# Baby bunny adventures



## DianeS (Apr 30, 2011)

I have a litter of NZ/Cali babies that I've pulled from the mom and am keeping indoors. They go back to mom for nursing, but she kept eating the bedding faster than I could replace it. 

So - they're indoors. They're only 9 days old, so they were still in their nestbox, and that was on top of my dining room table. They hardly even crawled much, I didn't think it would be a problem.

But this morning, I noticed one was missing. I looked all over for it and couldn't find it. Had it gotten pulled out of the nestbox last night when mom was nursing? No, I took the remaining ones out to mom for breakfast and couldn't find it out there either.

I even went to check my birth records thinking maybe I was remembering the number of kits wrong!
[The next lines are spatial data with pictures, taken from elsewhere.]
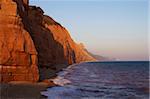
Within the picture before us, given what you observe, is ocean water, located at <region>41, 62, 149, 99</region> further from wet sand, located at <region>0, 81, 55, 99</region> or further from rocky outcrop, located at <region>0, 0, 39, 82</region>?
rocky outcrop, located at <region>0, 0, 39, 82</region>

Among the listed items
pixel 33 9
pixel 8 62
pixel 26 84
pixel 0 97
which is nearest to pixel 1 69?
pixel 8 62

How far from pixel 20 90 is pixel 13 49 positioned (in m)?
4.44

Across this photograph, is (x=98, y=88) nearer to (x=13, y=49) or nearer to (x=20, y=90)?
(x=13, y=49)

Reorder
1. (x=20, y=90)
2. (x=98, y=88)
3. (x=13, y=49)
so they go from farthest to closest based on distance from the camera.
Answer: (x=98, y=88), (x=13, y=49), (x=20, y=90)

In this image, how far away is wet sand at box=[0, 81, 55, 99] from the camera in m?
17.5

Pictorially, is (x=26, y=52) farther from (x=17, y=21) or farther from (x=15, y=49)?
(x=17, y=21)

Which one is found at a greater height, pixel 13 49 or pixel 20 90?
pixel 13 49

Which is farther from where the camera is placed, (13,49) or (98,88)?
(98,88)

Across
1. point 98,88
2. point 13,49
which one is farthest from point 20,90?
point 98,88

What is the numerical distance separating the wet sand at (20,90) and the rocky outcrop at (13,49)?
1011 mm

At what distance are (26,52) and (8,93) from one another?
6002 mm

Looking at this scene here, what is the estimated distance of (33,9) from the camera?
130 ft

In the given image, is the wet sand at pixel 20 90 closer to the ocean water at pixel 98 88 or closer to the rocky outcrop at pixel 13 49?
the ocean water at pixel 98 88

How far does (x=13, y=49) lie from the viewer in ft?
75.4
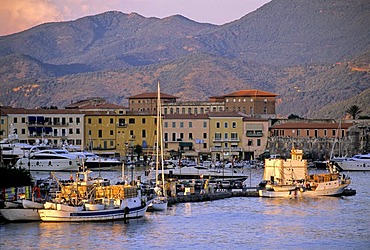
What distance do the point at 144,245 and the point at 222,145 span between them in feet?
210

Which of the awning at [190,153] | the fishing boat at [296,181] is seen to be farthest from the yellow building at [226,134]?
the fishing boat at [296,181]

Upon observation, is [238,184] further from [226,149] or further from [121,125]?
[121,125]

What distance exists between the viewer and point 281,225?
54.3 meters

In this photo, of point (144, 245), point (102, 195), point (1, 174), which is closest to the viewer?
point (144, 245)

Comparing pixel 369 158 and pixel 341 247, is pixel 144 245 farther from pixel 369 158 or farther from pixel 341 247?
pixel 369 158

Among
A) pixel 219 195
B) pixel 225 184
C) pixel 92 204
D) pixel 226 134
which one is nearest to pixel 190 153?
pixel 226 134

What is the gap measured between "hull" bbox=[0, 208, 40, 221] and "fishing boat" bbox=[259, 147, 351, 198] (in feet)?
62.7

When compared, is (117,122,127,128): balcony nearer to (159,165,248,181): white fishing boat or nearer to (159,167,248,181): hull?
(159,165,248,181): white fishing boat

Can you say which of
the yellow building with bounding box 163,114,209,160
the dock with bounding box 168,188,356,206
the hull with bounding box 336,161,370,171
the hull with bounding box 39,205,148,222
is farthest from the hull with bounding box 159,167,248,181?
the yellow building with bounding box 163,114,209,160

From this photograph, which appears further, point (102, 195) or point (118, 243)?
point (102, 195)

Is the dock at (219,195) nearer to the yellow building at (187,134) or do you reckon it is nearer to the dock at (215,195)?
the dock at (215,195)

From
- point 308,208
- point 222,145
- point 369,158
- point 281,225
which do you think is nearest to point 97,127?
point 222,145

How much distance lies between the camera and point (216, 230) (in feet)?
171

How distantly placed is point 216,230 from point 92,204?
19.7 feet
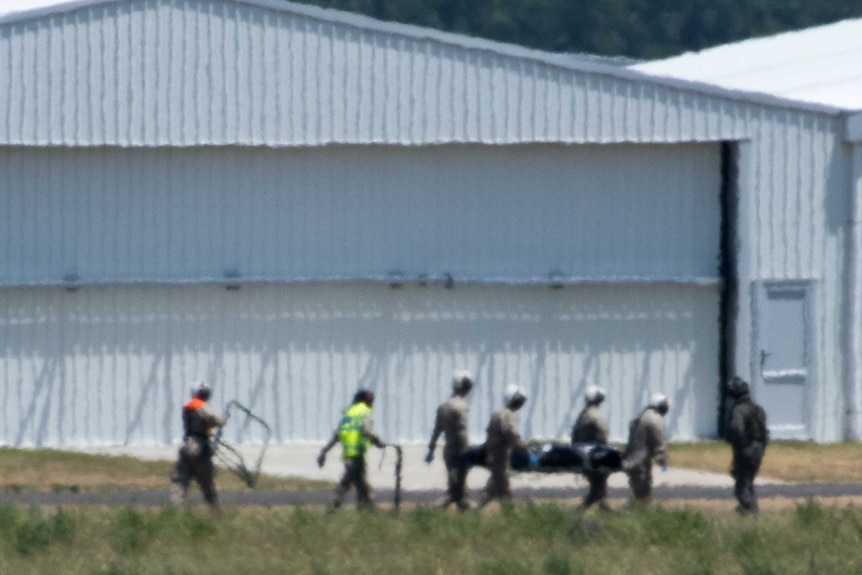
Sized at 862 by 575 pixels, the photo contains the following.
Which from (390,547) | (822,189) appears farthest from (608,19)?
Result: (390,547)

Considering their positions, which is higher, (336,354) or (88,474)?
(336,354)

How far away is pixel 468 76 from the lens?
3406 cm

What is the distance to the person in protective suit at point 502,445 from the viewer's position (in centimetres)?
2462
My dog found it half an hour later, alive and well. It had gotten out of the nestbox, off the table and onto the floor, all the way under the table, around a box, down a full flight of stairs and IN MY BASEMENT! No injuries at all, and it was walking around and squeaking.
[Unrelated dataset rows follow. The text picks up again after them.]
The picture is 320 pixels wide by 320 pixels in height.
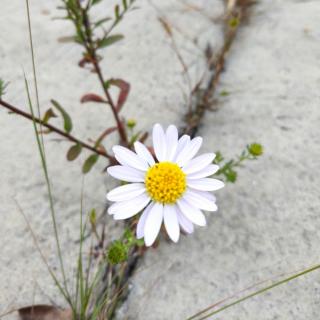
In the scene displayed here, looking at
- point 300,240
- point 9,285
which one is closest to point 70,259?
point 9,285

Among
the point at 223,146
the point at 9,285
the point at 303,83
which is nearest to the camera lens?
the point at 9,285

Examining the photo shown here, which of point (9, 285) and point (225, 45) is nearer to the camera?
point (9, 285)

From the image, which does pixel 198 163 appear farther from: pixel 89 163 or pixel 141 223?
pixel 89 163

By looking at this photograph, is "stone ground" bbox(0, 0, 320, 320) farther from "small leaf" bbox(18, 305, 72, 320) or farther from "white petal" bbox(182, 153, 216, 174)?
"white petal" bbox(182, 153, 216, 174)

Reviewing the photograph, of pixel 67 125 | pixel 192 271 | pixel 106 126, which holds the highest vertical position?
pixel 67 125

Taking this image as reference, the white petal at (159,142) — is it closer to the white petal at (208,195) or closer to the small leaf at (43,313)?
the white petal at (208,195)

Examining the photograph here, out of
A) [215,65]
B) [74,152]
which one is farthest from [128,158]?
[215,65]

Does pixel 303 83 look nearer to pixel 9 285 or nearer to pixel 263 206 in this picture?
pixel 263 206

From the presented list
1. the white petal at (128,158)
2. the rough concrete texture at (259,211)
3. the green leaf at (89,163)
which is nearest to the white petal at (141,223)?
the white petal at (128,158)
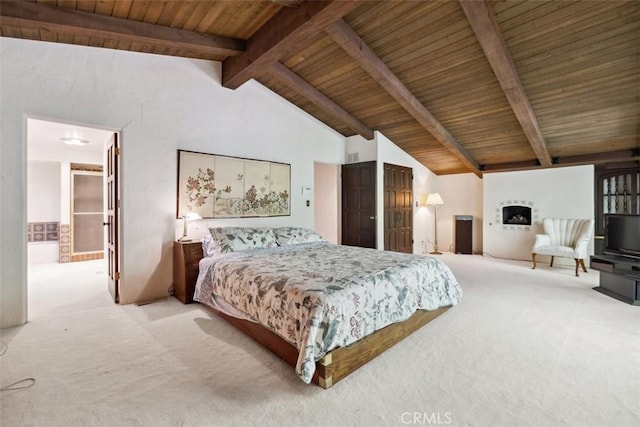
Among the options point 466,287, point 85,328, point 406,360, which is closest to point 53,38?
point 85,328

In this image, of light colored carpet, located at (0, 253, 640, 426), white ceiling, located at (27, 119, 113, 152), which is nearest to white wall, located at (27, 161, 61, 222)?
white ceiling, located at (27, 119, 113, 152)

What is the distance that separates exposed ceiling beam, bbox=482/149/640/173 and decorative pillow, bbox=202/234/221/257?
20.0ft

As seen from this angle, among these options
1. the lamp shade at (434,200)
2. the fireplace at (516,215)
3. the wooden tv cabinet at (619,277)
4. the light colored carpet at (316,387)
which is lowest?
the light colored carpet at (316,387)

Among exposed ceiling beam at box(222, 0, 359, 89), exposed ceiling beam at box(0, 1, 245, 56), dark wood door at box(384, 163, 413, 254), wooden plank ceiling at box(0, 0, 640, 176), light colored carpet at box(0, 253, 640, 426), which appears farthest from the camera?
dark wood door at box(384, 163, 413, 254)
I immediately took it out to mom to nurse, which it did easily, and then put it back in with its littermates. It fell instantly asleep. The kits now live in their nestbox that is placed inside a TALL box! Not going to make that mistake again, no matter how little I think the kits move!


----------



## flemish lops (May 3, 2011)

Wow, sounds like he wanted to explore. Im glad the kits fine.


----------